'''

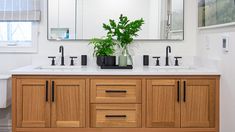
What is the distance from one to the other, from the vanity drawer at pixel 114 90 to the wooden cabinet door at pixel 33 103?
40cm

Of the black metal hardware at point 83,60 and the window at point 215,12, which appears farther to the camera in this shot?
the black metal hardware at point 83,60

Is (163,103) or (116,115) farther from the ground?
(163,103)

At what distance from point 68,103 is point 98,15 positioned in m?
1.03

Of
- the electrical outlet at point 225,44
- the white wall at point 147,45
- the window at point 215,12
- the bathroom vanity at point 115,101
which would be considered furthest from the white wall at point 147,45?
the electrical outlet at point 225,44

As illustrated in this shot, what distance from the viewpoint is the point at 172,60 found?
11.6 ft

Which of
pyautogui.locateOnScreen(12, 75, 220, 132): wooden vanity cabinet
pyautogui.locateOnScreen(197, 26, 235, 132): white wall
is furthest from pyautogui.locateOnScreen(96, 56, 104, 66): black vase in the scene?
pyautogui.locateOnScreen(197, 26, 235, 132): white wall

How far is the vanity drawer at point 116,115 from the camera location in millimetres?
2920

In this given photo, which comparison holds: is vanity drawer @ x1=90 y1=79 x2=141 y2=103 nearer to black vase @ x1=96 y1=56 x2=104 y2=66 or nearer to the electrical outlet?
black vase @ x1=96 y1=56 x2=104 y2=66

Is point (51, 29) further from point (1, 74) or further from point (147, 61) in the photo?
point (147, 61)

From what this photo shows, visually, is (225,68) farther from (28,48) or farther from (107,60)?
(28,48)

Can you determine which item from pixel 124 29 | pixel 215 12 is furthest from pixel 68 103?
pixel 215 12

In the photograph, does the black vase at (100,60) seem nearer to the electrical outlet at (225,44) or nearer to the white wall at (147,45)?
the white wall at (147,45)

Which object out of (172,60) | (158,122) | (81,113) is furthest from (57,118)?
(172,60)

'''
'''

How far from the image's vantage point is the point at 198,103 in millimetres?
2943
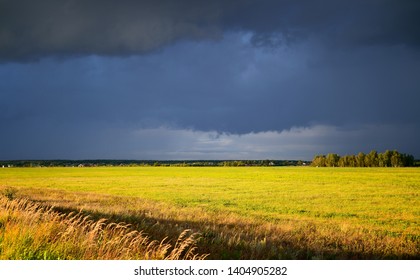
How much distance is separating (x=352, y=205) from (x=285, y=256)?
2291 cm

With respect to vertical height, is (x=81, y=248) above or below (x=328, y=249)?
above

'''

### Problem to work on:
How many lines in the material above contain the string "hardware", matching case exactly? Give only the number.

### Completed task:
2